- **Text shown**:
##############################
It seems to me, giving the oral and filed material put before me by the Tribunal, that I have to consider whether the ACT Government, through Housing and Community Services/ACT has acted contrary to section 21 of the discrimination Act 1991. That section provides:
“(1) It is unlawful for a person (whether as principal or agent) to discriminate against another person—
(a)by refusing the other person’s application for accommodation; or
(b)in the terms or conditions on which accommodation is offered to the other person; or
(c)by deferring the other person’s application for accommodation or according to the other person a lower order of precedence in any list of applicants for that accommodation.
(2)It is unlawful for a person (whether as principal or agent) to discriminate against another person—
(a)by denying the other person access, or limiting the other person’s access, to any benefit associated with accommodation occupied by the other person; or
(b)by evicting the other person from accommodation occupied by the other person; or
(c)by subjecting the other person to any other detriment in relation to accommodation occupied by the other person.”
Section 8 of the Act provides that discrimination occurs if
(a)the person treats or proposes to treat the other person unfavourably because the other person has, inter alia, a disability; or
(b)the person imposes or proposes to impose a condition or requirement (other than a condition or requirement which is reasonable in the circumstances) that has, or is likely to have, the effect of disadvantaging people because of the disability.
##############################
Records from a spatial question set
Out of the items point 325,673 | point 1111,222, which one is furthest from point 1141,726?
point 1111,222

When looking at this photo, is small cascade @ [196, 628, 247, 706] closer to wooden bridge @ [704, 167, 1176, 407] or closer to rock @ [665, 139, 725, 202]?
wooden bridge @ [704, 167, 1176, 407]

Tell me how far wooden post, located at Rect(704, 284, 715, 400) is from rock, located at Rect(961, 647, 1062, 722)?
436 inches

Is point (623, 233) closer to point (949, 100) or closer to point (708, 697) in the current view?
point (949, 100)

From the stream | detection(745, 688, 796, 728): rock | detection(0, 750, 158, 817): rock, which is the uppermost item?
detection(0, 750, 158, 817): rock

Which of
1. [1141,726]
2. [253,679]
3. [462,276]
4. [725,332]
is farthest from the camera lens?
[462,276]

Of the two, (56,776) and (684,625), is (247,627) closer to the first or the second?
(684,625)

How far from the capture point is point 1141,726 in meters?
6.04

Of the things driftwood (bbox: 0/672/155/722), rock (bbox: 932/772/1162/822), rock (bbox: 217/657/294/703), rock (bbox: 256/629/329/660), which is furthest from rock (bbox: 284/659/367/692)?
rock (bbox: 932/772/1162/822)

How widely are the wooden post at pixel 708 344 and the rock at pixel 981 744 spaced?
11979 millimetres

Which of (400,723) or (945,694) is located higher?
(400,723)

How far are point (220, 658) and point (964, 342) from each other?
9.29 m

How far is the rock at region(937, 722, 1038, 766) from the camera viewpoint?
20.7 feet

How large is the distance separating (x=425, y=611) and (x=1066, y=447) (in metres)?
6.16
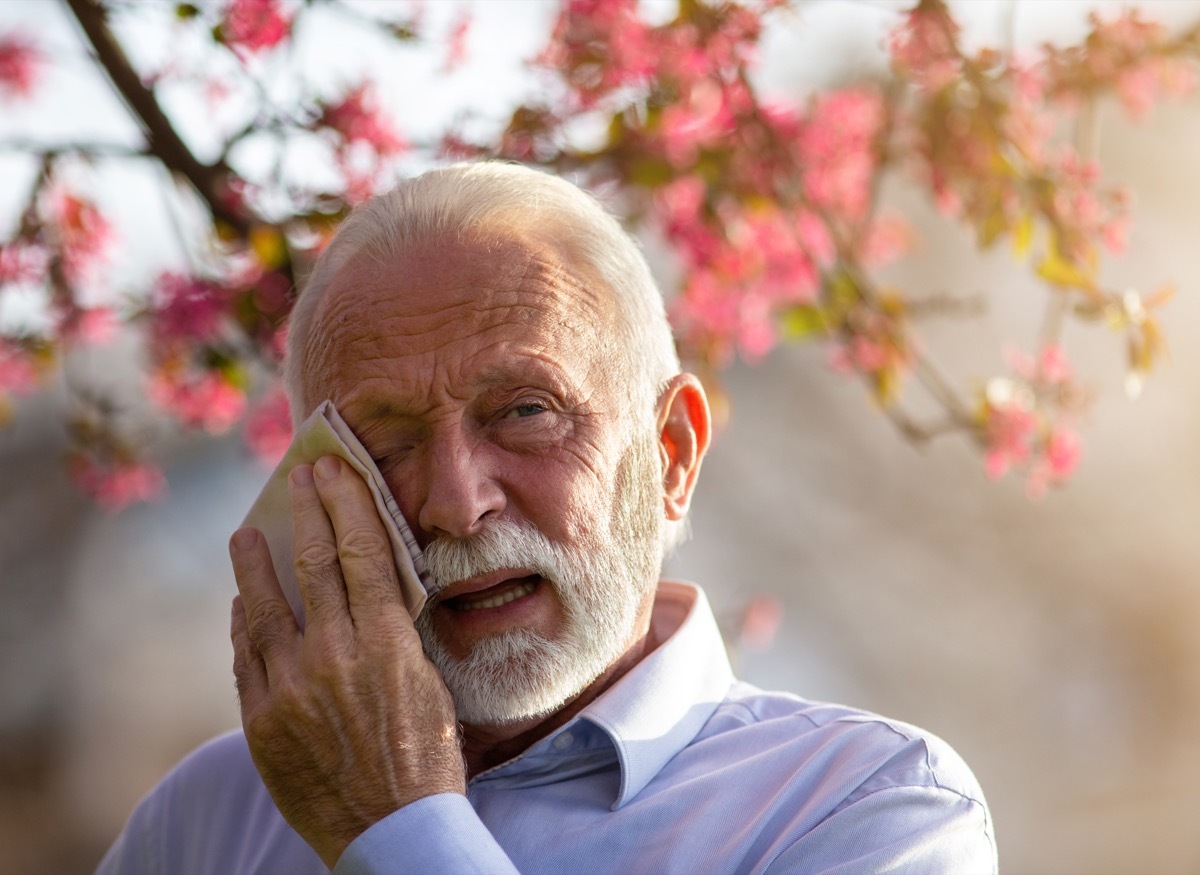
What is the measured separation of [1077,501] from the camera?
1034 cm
##############################
- **Given problem A**: In the tribunal excerpt, echo the passage that begins at the words "It seems to" and stops after the words "for that accommodation.".
- **Given problem B**:
Answer these from the tribunal excerpt:
(i) Which section does the writer say must be considered to decide whether the ACT Government acted contrary to it?
(ii) Under subsection (2)(b), what is it unlawful to do to another person?
(iii) Which section of the Act provides when discrimination occurs?
The data plays no part in what comes next.

- **Response A**:
It seems to me, giving the oral and filed material put before me by the Tribunal, that I have to consider whether the ACT Government, through Housing and Community Services/ACT has acted contrary to section 21 of the discrimination Act 1991. That section provides:
“(1) It is unlawful for a person (whether as principal or agent) to discriminate against another person—
(a)by refusing the other person’s application for accommodation; or
(b)in the terms or conditions on which accommodation is offered to the other person; or
(c)by deferring the other person’s application for accommodation or according to the other person a lower order of precedence in any list of applicants for that accommodation.

- **Response B**:
(i) Section 21
(ii) Evict the other person from accommodation occupied by the other person
(iii) Section 8